Phottix Odin to jeden z najlepszych wyzwalaczy błyskowych lustrzanek cyfrowych, jakich kiedykolwiek używałem [Recenzja]
Wszyscy wielcy fotografowie wiedzą, jak dobrze oświetlać. Pierwszym krokiem w dobrym oświetleniu jest zdjęcie lampy błyskowej z górnej części lustrzanki cyfrowej, gdzie znajduje się ona i wyrzuca rażące promienie na każdą z twoich nieszczęsnych ofiar, a następnie na statyw oświetleniowy tam, gdzie należy.
Ale jak sprawić, by lampa błyskowa działała, gdy nie ma jej w aparacie? ten Wyzwalacz błysku Phottix Odin dla Canon (350 USD) jest w stanie sprostać zadaniu, ale to duże niedopowiedzenie. Odin to nie tylko kolejny system wyzwalania błysku — to Cadillac z funkcjami w cenie Hondy.
Zobacz bardziej miękką stronę lustrzanki Speedlite dzięki składanej kuli świetlnej Gary Fong [Recenzja]
Istnieje prawdopodobnie tysiąc różnych akcesoriów rozpraszających błysk, które twierdzą, że przekształcają chorowitą wiązkę fotonów lustrzanki cyfrowej Speedlite w taki, który jest bardziej miękki i marzycielski.
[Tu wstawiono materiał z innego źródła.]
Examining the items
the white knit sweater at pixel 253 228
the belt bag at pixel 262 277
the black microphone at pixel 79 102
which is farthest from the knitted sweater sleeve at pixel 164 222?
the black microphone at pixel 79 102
Problem polega na tym, że wiele przenośnych dyfuzorów jest trudnych w użyciu, nie działa dobrze lub jedno i drugie.
Ale Gary Fong Lightsphere składany (60 USD), choć wygląda trochę za bardzo jak cylinder lampy błyskowej, jest zaskakująco skuteczny w miękkim oświetleniu wszystkiego, co go otacza.